O Espelho (Andrei Tarkovsky, 1975)



Alexei está doente, prestes a morrer, incapaz de lidar com toda a culpa, melancolia e depressão dentro de si. Sua alma está presa a seu corpo, assim como ele está preso à sua própria vivência, sua memória, seus laços, suas raízes. A jornada de Alexei, personagem-principal e narrador do filme é realizada interiormente, dentro de seus próprios pensamentos e seu próprio espírito. Ele percebe que não conseguirá morrer ou viver em paz se não entrar harmonia com suas próprias raízes e demônios, visto que é impossível simplesmente apagá-los da mente. A estrutura febril e aparentemente vaga do filme dá cor e som às visões, memórias e sonhos de seu narrador, materializando seu fluxo de consciência de uma forma poética e subjetiva, única na história do cinema. Os diferentes segumentos do filme dificilmente atendem a uma ordem lógica de tempo e espaço, dando mais importância a um tipo de lógica emocional e à carga poética e emocional presente na jornada do narrador que a fazer sentido de forma objetiva e precisa. A estética e o conjunto de imagens que alimentam o filme são bastante pessoais, deixando claro que não há como dissociar a figura de Alexei da do próprio diretor do filme, Andrei Tarkovsky.
          
  Não que o filme não faça sentido. Não é difícil perceber que é a voz do narrador por trás da câmera (que assume seu ponto de vista) que impulsiona a narrativa, e que os sonhos e lembranças apresentados fazem parte de sua vida ou da vida daqueles próximos a ele. Afinal de contas, ele estava dormindo na cena em que a mãe conversa um estranho na casa do campo, por exemplo. A ligação entre passado e presente na mente do narrador é tão forte que é a imagem do seu filho, que aparece quando ele se lembra de sua infância (interpretados pelo mesmo ator), assim como sua ex-esposa e sua mãe são iguais (ambas interpretadas pela ótima Margarita Terekhova).
      
      Desde o começo do filme é externada a ideia de reestabelecer ou recuperar uma comunicação que foi perdida, desde a cena do gago recuperando a fala no início e seguindo até a ligação telefônica entre Alexei (que não falava há três dias) e sua mãe, que mostra de cara a mágoa que existe entre os dois.
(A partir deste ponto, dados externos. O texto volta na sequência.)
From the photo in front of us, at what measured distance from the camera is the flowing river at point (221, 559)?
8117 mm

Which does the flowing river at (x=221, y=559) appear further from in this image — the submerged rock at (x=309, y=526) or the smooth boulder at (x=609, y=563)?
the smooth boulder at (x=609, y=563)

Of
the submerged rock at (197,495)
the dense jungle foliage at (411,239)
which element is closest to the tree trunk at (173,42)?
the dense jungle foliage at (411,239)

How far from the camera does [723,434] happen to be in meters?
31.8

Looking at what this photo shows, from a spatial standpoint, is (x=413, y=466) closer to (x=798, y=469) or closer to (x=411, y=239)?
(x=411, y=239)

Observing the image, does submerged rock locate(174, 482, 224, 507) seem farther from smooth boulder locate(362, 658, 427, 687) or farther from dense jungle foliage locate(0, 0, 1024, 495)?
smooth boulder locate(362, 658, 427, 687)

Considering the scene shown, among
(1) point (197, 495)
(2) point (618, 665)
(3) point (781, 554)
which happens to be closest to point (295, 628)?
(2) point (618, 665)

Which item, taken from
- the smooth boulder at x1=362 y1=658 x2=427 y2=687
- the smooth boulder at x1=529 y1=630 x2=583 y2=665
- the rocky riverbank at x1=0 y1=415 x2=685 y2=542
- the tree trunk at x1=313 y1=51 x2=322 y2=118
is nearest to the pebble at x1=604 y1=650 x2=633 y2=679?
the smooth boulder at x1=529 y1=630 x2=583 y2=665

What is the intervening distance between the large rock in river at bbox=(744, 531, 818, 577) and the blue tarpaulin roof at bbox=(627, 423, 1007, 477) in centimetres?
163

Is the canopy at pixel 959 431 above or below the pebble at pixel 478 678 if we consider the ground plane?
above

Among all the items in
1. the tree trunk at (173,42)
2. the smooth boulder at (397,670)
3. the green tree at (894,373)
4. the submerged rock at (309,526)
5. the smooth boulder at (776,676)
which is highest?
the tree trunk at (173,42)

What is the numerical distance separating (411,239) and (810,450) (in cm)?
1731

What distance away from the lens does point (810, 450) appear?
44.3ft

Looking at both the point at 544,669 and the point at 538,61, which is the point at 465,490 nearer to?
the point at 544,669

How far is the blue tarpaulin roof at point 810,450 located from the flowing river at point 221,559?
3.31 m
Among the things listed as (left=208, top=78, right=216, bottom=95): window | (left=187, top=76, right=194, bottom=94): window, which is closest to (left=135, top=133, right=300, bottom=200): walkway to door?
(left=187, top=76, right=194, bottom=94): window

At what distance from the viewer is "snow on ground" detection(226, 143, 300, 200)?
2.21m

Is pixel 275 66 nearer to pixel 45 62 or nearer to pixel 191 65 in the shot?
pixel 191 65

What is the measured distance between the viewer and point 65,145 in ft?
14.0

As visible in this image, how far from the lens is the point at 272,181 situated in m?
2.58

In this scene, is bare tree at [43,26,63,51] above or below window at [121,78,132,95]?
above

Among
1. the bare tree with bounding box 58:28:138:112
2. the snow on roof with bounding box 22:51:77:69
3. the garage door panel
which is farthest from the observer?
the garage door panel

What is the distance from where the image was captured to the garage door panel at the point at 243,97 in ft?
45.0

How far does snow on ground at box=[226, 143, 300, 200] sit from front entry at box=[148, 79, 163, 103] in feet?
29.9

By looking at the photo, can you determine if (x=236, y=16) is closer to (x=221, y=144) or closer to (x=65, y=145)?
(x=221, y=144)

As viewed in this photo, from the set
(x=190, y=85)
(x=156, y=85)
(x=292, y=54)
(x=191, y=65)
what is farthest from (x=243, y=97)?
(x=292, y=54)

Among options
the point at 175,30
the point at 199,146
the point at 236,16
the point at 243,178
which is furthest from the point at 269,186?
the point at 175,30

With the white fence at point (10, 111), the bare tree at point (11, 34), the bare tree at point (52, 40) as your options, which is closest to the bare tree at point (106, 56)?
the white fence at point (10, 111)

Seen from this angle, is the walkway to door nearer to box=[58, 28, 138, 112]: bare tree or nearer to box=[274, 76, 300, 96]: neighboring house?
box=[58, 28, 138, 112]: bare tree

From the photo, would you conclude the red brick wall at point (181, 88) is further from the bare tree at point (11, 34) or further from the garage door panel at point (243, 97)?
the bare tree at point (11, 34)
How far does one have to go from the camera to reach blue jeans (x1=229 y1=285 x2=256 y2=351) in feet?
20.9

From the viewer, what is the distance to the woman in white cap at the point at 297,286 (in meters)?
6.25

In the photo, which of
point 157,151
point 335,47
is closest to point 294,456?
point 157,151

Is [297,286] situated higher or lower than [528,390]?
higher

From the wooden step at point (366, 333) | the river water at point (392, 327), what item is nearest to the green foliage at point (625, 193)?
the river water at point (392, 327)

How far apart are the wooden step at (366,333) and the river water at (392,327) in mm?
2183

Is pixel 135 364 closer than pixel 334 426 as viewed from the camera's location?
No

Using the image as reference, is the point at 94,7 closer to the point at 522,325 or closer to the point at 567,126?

Lembrando que não se pode dissociar o narrador e o diretor do filme, isso acaba funcionando em dois níveis: em primeiro lugar, a jornada interna do filme é a maneira que o narrador encontra de se comunicar e achar harmonia com seus tormentos do passado. Além disso, o próprio diretor emprega uma jornada semelhante ao fazer o filme, achando um alívio para seus demônios e complexos de culpa. Tarkovsky também encontrou em O Espelho uma forma de se expressar cinematograficamente que era nova para ele na época e ainda parece bastante inovadora e ousada até hoje, aliando narrativa ficcional, imagens de arquivo ou documentário, material autobiográfico e elementos vindos da literatura, música e pintura.
          

  As idas e vindas do filme geram uma narrativa complexa, mas não inacessível. Através da inserção de material de arquivo que mostram cenas da estória de duas gerações de russos (em ordem cronológica), O Espelho se torna não só a estória de um homem, mas de um homem e seu contexto histórico, ou um homem e seu povo. Isso fica claro quando Tarkovsky evoca a atmosfera tensa durante o governo Stálin na cena em que a mãe do narrador fica desesperada por causa de um possível erro de revisão no jornal estatal, ou retrata a pobreza dos camponeses russos durante a 2ª Guerra ao mostrar a mãe do narrador tendo que vender bijuterias de casa em casa. Além disso, por mais misteriosas e oníricas que as cenas de sonho e memória possam ser, e por mais inesperada que seja a maneira em que elas surgem, todas elas são dotadas de uma beleza bastante poética, principalmente nas cenas que ressaltam a natureza e as paisagens da infância do narrador de forma apaixonada, e carregam sentimentos com os quais todos podem se identificar, como nostalgia, melancolia, abandono, saudade e carinho. Assim, Tarkovsky consegue ser extremamente pessoal em sua linguagem, mas sem deixar de refletir sobre o mundo à sua volta, e sem perder a capacidade de tocar os outros ou de deixá-los relacionar a narrativa às suas próprias experiências e impressões.
          
  Através da exploração de sua estética, Tarkovsky também ampliou os limites da linguagem cinematográfica, mas ao mesmo tempo refletindo sobre as outras artes que influenciavam o cinema de uma forma ou de outra. Fica clara a tentativa do diretor de dar mais respaldo e autenticidade (no sentido que Bordieu dá ao termo) ao cinema através da associação do filme com artes mais tradicionais como pintura, música e literatura. De certa forma, essa é só outra maneira de refletir sobre as próprias raízes. Além de usar Bach (entre outros compositores) na trilha sonora, ele faz referências a Leonardo da Vinci, emula o quadro “Caçadores na Neve”, de Pieter Bruegel, e coloca o próprio pai, um respeitado poeta russo, para recitar alguns de seus próprios poemas. Mas há coisas em O Espelho que só o cinema pode proporcionar, como a forma com que o preto e branco aliado e a câmera lenta quebram a percepção da realidade de uma forma sutil e onírica, ou o modo como a música de fundo muda completamente o sentimento que uma imagem passa. E, melhor ainda, há coisas que só o cinema de Tarkovsky pode proporcionar, como a câmera que parece ter adquirido vida própria e flutua pelo cenário, revelando novos personagens, espaço-tempos e perspectivas, ou a facilidade com que se entra no “espaço onírico” do personagem, colocando o espectador num estado contemplativo ou meditativo e fazendo-o perder a noção do tempo.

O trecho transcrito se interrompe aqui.